LAGOS, Nigeria.– El día siguiente a la tragedia provocada por el incendio de un depósito de armas encontró a los pobladores de Lagos recorriendo las morgues en busca de las casi 2000 víctimas que murieron ahogadas en un canal cuando escapaban del fuego.

“La morgue de Ikeja está llena, han empezado a usar otras instalaciones del gobierno”, dijo el intendente de la ciudad, Bola Tinubu. “Es un desastre, no anticipamos que llegaría a este nivel.”

A pesar de que no hay cifras definitivas, la prensa nigeriana –citando testimonios de testigos en el lugar del desastre–, informó que el número de víctimas podría elevarse hasta los 2000 muertos. Pero el gobierno mantuvo los cálculos del día de la tragedia, que daban a 580 personas muertas en el canal y 20 a causa de las explosiones y las bombas. Cualquier otra cifra publicada era “pura especulación que no corresponde a la realidad”, dijeron las autoridades.

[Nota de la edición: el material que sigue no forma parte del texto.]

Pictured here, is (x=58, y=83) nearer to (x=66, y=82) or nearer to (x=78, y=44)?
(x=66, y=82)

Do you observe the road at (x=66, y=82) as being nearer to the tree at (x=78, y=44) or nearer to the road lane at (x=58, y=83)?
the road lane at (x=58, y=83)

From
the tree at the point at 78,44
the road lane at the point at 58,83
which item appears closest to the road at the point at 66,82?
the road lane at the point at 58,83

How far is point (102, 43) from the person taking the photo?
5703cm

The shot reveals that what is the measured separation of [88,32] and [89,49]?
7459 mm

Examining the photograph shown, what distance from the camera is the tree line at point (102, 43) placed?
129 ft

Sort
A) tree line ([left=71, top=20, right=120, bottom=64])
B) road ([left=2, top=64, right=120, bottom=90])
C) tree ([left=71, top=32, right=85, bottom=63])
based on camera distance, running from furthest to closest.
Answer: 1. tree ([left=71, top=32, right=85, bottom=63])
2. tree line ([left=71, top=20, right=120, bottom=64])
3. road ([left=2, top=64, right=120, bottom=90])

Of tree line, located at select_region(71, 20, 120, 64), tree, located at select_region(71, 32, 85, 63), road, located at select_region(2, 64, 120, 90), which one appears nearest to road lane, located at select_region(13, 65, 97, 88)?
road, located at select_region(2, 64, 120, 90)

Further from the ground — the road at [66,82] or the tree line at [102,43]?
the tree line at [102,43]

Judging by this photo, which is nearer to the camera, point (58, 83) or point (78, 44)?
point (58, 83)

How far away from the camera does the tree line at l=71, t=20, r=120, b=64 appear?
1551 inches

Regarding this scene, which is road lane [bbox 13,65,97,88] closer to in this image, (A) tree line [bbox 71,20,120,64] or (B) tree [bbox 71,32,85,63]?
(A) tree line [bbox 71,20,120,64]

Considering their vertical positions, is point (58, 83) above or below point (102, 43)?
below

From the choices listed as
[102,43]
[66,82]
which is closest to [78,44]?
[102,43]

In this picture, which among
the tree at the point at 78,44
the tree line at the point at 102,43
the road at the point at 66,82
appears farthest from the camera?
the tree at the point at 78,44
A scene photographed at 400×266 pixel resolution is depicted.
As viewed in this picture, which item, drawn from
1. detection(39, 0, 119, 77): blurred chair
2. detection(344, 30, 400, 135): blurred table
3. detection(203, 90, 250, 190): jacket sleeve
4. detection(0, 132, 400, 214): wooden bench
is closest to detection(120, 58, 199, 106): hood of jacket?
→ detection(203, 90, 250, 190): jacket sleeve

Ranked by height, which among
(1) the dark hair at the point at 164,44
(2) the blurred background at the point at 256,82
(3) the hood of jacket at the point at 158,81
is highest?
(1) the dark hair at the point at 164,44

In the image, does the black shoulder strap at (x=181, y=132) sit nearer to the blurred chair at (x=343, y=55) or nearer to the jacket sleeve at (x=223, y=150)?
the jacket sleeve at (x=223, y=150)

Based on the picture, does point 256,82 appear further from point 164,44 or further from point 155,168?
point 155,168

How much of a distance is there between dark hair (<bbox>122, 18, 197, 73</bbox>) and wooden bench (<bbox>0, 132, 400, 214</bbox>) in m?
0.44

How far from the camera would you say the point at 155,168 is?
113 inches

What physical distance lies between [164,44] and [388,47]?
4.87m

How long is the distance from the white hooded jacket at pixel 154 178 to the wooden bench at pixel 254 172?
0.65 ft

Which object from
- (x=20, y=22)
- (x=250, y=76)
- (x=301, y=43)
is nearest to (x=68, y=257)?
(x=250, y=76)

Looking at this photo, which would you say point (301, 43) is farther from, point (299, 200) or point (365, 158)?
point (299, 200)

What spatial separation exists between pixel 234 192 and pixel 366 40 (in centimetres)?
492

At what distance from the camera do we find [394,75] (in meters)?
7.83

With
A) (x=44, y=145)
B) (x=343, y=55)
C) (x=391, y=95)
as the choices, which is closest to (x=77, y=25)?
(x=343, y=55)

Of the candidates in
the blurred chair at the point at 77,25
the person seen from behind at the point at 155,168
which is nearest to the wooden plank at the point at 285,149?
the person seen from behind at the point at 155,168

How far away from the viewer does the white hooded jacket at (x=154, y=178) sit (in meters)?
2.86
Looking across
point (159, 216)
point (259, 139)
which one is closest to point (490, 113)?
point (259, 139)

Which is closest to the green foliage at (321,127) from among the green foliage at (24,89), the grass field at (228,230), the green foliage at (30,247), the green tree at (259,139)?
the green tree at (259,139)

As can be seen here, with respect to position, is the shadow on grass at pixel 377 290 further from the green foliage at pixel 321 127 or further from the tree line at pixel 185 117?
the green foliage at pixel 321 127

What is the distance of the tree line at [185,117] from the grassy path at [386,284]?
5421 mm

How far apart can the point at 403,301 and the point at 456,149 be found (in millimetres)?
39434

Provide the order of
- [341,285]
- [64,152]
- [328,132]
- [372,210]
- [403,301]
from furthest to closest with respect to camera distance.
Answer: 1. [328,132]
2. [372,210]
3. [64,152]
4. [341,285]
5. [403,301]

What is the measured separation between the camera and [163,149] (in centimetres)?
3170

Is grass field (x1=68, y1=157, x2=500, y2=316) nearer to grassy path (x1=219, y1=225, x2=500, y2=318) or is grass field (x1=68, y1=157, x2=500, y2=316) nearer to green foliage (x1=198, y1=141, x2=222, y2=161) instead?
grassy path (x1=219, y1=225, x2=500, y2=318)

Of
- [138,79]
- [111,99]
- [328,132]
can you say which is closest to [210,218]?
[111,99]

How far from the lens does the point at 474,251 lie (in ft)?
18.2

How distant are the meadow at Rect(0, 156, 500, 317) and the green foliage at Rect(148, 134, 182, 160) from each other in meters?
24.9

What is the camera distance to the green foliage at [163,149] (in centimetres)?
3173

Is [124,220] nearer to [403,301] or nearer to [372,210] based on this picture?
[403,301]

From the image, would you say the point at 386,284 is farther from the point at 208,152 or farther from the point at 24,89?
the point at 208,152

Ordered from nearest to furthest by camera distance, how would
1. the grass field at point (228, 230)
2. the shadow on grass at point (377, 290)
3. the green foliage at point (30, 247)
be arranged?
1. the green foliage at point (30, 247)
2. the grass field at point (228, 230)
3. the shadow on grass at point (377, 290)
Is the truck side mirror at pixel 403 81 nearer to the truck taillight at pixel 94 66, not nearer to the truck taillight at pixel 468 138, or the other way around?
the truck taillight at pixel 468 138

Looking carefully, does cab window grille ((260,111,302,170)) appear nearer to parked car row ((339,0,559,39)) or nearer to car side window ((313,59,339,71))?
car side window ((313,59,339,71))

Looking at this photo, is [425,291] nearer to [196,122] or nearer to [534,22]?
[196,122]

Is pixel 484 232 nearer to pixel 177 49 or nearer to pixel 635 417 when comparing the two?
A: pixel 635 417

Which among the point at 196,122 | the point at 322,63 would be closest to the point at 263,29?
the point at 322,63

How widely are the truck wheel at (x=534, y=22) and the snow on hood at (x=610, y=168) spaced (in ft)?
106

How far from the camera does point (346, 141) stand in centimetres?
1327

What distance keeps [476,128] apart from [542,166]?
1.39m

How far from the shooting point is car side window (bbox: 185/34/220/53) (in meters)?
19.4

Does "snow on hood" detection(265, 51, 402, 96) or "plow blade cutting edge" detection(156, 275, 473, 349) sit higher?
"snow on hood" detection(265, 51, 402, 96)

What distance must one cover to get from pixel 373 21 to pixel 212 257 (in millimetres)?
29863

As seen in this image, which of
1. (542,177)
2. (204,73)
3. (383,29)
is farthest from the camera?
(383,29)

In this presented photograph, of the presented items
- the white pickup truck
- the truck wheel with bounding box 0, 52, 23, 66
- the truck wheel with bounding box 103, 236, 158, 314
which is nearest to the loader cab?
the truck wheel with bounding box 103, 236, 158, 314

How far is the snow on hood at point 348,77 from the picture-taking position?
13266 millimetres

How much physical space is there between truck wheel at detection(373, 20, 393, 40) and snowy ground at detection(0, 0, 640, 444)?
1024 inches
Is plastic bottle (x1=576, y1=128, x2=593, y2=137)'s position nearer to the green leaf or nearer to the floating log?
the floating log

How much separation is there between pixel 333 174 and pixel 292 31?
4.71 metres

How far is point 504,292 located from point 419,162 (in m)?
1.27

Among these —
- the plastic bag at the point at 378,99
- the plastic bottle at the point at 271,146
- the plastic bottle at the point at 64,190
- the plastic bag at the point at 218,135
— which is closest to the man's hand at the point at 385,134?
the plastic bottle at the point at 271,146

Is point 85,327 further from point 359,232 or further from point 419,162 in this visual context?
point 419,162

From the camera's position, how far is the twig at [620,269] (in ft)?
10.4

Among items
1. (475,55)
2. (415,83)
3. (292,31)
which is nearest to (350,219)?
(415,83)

El recuento exacto será una tarea difícil porque la mayoría de los socorristas son voluntarios y en algunos casos se llevaron los cuerpos de sus familiares a sus casas. A esto se suman las miles de personas, sobre todo mujeres y niños, que cuando comenzaron las explosiones abandonaron sus hogares y se encuentran en estado de shock.

Para localizarlas, la Cruz Roja nigeriana (CRN) anunció una campaña para reunir a las familias dispersas tras el desastre y dar apoyo a los cientos de niños que están al cuidado de voluntarios.

En tanto, muchos de los habitantes que regresaron a sus casas destruidas pidieron compensaciones económicas por los daños sufridos. Según testigos, Ikeja, el barrio donde se encontraba el arsenal incendiado, sufrió importantes daños materiales y más de mil personas perdieron su casa por los fragmentos de material bélico despedido en las explosiones.

Negligencia

A dos días de la tragedia, las críticas apuntan a la negligencia militar. Los nigerianos se preguntan por qué el ejército utilizaba un depósito de armas mal mantenido en una zona densamente poblada de una gran ciudad, para almacenar armas pesadas.

“Estas armas y bombas deberían estar lejos de los residentes”, indicó el intendente Tinubu, que fue el primero en culpar a los militares por el desastre. “Las fuerzas armadas son las responsables porque deberían retirar de Lagos el depósito de municiones”, agregó.

En una aparición televisiva el domingo por la noche, el general George Emdin, comandante de la guarnición de Ikeja, se excusó ante la población por lo que había ocurrido. “En nombre del ejército deseo pedirles disculpas”, dijo, y explicó que la explosión fue resultado de un accidente en “un viejo depósito de municiones con bombas de alto calibre”.

Por su parte, mientras el país comienza una semana de luto, el papa Juan Pablo II pidió a Dios “consuelo” para la población nigeriana.